- **Required work**:
Using the data below, copy every line that contains the word "http".

- - -

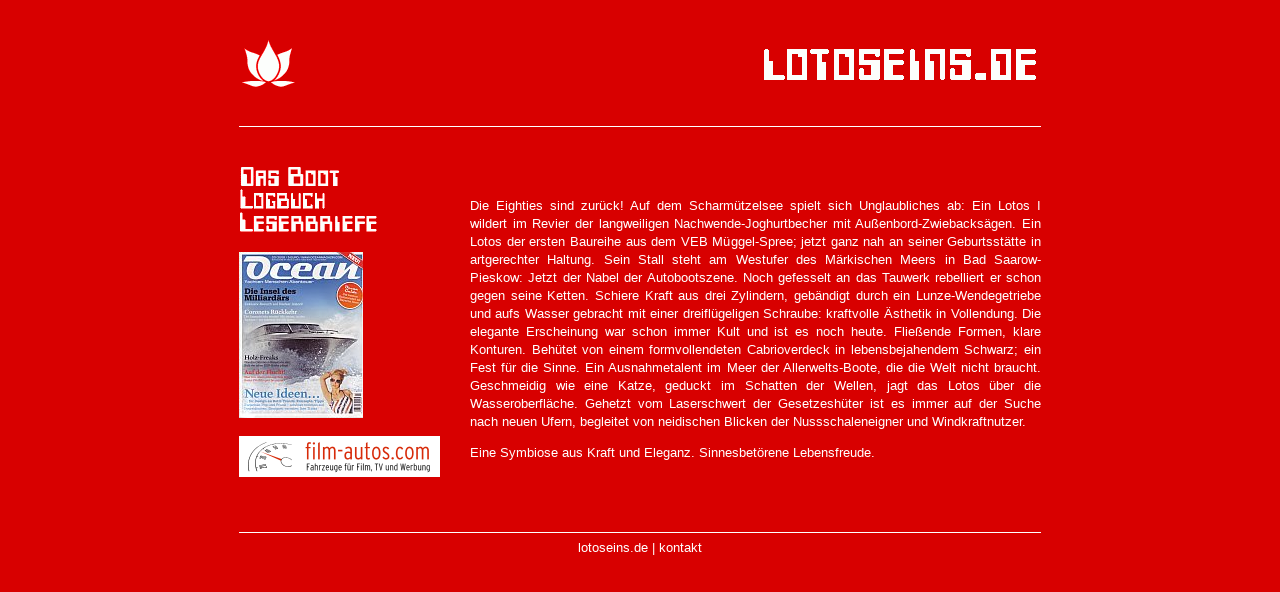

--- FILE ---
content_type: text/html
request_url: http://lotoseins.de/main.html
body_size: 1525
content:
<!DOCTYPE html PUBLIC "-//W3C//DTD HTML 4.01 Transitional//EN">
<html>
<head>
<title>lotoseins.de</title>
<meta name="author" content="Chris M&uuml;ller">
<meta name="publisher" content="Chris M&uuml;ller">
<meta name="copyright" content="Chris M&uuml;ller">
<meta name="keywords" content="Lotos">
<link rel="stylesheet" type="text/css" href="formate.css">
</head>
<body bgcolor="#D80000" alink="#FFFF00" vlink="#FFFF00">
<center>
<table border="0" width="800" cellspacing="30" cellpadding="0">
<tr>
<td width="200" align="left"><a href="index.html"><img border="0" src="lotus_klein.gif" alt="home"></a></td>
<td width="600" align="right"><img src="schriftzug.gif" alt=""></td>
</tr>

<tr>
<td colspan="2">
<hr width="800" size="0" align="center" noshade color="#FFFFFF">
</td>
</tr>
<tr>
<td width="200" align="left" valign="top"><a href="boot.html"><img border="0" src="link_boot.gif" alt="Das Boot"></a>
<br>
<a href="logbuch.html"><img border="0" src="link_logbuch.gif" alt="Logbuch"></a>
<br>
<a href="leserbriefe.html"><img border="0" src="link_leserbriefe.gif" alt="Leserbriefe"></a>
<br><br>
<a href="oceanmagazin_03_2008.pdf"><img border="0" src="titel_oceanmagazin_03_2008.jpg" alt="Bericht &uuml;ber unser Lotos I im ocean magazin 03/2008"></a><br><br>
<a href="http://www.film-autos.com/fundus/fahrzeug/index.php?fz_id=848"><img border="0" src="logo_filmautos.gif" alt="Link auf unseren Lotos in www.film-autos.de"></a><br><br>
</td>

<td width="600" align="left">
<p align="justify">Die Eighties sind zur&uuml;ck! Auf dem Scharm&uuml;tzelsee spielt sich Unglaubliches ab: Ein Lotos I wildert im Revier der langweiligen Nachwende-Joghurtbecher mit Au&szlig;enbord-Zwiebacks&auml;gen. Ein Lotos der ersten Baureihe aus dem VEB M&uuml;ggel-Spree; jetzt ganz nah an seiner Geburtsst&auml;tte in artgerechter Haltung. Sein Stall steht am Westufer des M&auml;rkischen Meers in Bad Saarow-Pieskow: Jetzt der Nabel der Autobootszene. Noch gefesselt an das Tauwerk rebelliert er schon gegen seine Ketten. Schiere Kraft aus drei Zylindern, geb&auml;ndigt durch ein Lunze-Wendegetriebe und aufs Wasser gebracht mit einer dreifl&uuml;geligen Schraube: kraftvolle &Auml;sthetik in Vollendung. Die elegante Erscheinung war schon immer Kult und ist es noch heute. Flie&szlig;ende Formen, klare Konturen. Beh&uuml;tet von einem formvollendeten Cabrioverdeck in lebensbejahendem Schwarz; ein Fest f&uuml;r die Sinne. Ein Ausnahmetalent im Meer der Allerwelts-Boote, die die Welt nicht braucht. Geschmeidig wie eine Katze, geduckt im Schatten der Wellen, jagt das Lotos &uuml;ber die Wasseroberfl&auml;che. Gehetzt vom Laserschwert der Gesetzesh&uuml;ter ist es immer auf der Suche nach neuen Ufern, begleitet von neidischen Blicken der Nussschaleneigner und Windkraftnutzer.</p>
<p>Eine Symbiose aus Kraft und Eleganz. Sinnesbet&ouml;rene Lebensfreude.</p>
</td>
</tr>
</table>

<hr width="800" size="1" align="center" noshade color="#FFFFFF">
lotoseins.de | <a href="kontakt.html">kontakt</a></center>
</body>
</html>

- - -

- **Task response**:
request_url: http://lotoseins.de/main.html
<a href="http://www.film-autos.com/fundus/fahrzeug/index.php?fz_id=848"><img border="0" src="logo_filmautos.gif" alt="Link auf unseren Lotos in www.film-autos.de"></a><br><br>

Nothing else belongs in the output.